Charitable Lead Trusts
A charitable lead trust can make payments to SPIRIT for specific term of years or for someone's lifetime. Thereafter, the assets of the lead trust are either returned to the person who created the lead trust or passed on to the children, grandchildren, or other loved ones. If the assets are to be returned to the person who created the trust, this person receives an income tax deduction when the trust is created. If the assets are passed on to the heirs, applicable estate or gift taxes on the value of the gift are reduced or completely eliminated.
Gifts of Life Insurance
A donor can name SPIRIT as a primary or contingent beneficiary of a life insurance policy. If the donor retains control over the policy, no income tax deduction is allowed; however, if SPIRIT is named both the sole owner and beneficiary of a paid up policy, the donor may receive an immediate charitable deduction for the lesser of the policy's fair market value and the net premiums paid. Additional premiums paid by the donor may also be tax deductible.
Gifts of Retirement Plans
Naming SPIRIT as a primary or contingent beneficiary of a private pension fund (e.g. IRA, SEP, 401(k)) can result in a tax-wise testamentary gift because these assets do receive favorable tax treatment at their owner's death. In some cases, it is best to divide one retirement account into two separate accounts, one for the spouse and one for SPIRIT. Your retirement account's “plan administrator” (the company that manages the account) can help you designate SPIRIT, Inc. as a beneficiary on the plan's “beneficiary designation form.” Please send SPIRIT a copy of this form. Go to Contact Us for our address.
Retained Life Estate
You may generate a current income tax deduction by giving a home or farm to SPIRIT, while retaining the right to use the property during your lifetime. The property will also be removed from your taxable estate.
Tax Deductions
SPIRIT Center qualifies as a "Public Benefit Non-profit Corporation" and meets the requirements of the Internal Revenue Code Section 501(c)(3). Gifts to SPIRIT, Inc. will be determined at the highest limits allowed for federal income or estate tax purposes.

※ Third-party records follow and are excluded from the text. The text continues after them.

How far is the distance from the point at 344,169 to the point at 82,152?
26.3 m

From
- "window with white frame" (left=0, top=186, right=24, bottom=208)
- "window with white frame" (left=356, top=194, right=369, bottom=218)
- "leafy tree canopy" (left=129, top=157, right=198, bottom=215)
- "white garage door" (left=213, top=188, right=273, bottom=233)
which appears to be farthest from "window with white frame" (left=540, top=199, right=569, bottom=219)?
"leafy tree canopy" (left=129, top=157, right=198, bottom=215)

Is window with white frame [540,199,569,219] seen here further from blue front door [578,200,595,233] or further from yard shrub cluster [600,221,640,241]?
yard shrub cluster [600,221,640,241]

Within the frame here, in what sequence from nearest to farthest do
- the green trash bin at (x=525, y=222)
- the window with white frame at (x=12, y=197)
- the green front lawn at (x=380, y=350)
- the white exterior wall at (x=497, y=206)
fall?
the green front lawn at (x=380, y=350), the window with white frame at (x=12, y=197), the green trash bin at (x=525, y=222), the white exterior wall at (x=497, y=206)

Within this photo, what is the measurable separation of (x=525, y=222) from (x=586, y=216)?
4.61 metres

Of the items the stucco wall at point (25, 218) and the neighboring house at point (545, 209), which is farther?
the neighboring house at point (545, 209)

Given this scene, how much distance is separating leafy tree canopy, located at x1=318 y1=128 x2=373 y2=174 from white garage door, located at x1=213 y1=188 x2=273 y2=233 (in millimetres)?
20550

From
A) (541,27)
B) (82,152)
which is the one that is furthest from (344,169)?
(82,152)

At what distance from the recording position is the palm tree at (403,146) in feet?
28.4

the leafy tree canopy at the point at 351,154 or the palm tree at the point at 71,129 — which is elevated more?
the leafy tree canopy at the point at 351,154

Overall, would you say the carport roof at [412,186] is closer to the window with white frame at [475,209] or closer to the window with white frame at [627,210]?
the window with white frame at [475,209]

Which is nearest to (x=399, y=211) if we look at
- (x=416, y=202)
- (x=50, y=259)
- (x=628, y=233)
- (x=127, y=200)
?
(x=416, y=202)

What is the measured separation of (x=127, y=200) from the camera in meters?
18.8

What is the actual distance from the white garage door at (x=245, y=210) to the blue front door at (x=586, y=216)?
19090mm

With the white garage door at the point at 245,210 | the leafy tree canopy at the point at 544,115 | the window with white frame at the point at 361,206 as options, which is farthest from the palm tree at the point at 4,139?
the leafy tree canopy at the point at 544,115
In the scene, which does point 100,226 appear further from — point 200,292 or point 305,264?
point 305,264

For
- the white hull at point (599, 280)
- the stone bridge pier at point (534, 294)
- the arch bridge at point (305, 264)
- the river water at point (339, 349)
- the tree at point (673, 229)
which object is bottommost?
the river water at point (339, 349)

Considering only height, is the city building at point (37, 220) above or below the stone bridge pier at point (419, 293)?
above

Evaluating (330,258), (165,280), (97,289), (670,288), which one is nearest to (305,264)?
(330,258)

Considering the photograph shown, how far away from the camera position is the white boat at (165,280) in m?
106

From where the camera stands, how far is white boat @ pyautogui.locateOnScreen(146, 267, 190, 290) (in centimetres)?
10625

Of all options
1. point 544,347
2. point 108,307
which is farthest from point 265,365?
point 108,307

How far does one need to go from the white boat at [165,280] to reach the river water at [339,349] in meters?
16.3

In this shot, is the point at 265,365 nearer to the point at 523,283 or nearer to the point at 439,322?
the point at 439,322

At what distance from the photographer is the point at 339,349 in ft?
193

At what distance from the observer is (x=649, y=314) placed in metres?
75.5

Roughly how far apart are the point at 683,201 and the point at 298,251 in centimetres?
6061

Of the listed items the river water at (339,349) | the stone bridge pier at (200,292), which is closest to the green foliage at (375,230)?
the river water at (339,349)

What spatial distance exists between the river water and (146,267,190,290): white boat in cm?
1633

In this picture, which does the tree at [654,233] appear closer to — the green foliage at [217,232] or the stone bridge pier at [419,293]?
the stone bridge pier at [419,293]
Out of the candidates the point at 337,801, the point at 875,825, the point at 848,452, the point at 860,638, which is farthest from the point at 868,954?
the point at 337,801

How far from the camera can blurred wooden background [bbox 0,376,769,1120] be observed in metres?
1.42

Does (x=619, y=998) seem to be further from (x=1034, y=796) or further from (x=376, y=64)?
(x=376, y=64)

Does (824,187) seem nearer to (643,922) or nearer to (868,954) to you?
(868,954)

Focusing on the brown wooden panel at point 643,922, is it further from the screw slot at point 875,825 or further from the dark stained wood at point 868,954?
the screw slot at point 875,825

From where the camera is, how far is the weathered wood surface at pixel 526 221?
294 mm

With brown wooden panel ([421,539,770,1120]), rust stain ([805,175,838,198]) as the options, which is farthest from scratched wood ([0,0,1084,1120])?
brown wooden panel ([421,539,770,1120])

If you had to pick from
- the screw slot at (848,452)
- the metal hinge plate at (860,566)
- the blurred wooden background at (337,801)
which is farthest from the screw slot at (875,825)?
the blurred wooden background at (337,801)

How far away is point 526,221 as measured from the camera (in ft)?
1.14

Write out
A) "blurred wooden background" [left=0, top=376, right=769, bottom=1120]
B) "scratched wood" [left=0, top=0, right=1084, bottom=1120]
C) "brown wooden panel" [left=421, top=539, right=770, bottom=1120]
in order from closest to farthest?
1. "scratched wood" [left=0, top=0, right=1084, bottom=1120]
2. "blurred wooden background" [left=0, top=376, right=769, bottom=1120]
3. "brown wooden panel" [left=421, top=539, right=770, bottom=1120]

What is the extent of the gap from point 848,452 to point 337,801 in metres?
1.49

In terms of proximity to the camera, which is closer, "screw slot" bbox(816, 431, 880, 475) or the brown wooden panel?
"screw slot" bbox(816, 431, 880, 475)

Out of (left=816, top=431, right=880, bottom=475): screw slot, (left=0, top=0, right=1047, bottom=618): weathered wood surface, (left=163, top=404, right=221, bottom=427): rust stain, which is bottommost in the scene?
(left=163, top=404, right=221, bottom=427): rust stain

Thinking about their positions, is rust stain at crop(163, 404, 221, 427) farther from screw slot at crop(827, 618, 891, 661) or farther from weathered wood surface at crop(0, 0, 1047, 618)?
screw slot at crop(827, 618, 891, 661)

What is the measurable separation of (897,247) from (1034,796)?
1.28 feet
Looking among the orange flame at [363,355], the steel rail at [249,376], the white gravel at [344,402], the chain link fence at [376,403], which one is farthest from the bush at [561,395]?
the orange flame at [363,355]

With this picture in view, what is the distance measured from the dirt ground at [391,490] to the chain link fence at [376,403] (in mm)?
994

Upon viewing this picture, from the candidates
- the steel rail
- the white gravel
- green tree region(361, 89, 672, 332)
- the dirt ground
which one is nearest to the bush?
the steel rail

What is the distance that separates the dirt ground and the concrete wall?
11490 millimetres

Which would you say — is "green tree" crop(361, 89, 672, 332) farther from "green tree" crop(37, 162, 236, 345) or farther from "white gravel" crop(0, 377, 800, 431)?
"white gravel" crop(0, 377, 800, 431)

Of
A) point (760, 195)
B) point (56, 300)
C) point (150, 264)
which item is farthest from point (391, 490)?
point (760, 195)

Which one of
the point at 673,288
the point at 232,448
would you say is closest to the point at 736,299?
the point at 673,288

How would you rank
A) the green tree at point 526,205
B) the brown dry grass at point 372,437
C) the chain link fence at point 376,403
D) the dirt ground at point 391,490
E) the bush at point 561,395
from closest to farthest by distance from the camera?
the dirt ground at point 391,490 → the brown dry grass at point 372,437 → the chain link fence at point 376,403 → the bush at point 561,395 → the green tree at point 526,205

Estate Tax Deductions: Testamentary gifts are deductible at 100% of the value of the assets donated to SPIRIT.
Income Tax Deductions: A person may deduct gifts or cash (or elect to deduct only the cost basis of an appreciated asset) up to 50% of their adjusted gross income in a year. Gifts of appreciated real or personal property may be deducted up to 30% of a persons adjusted income. Excess deductions may be carried over for up to five additional years.